▶ [Text provided]:
So last night I started trying some new things, and at first it was happy with it, and then I looked at it in Internet Explorer and I went ARGGGG!! Then I tinkered with it some more and next thing you know, it was 1:00am. I was forced to go to bed, with it incomplete. The good news that it's done...for now. I'm still not totally happy with it, but at least it's starting to feel like home. I still need to do some tweaking here and there, but it's basically done.

I'm still a little sad that I've lost my comments again. This seems to happen when I do a major renovation, however I know how I can look them up again, for the "Best of Comments" post which will return next January.

I seem to have the ability to add "Gadgets" now to the website. It's something that Blooger set up when they (blaaa blaaa tech talk). The problem is that most of them are CRAP. I had to give up some things as well. The Weather Network weather thingy is gone, and now it has been replaced with one from Environment Canada. Honestly, I hate the damn thing, and will probably switch it was a "Gadget" made by a U.S. company.

I'm still iffy about the picture on the top of the blog. I thought that Northern Lights and the Canadian Wilderness would look good with the Blog name, but I'm starting to think that it might be too Cliché. Maybe I should have used a picture of a bunch of drunken people in front of a TV, watching the hockey game, or a drunk guy peeing behind a dumpster at 3:00am (Oh Canada),oh and I've done it, myself so I know it's Canadian, but that's a story for another time. Actually I might have an ideal. I'll work on it when I have time. Like the last time, I made a major change to my blog, expect some tweaks over the next couple of weeks, until I'm happy.

▶ [Data lines]:
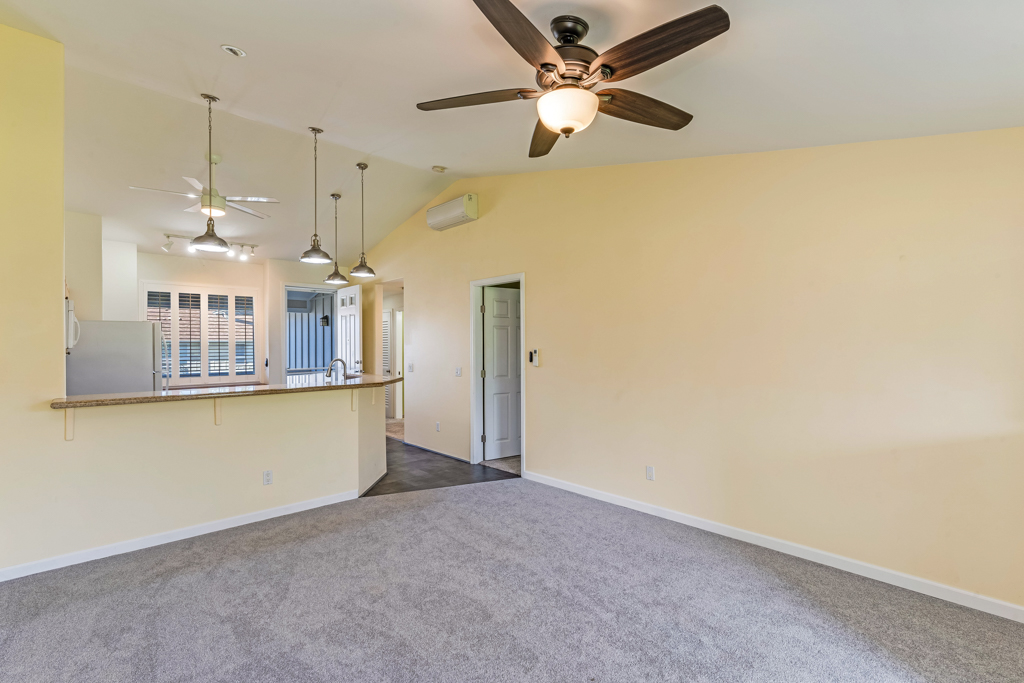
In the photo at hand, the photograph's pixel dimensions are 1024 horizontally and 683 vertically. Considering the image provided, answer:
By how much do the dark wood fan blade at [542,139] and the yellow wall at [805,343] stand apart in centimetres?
112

▶ [Task goal]: In the blog post above about redesigning the site, why does the writer remain unsure about the picture at the top of the blog?

▶ [The completed task]: The writer expected the Northern Lights and Canadian Wilderness image to look good with the blog name. They now suspect it might be too cliché.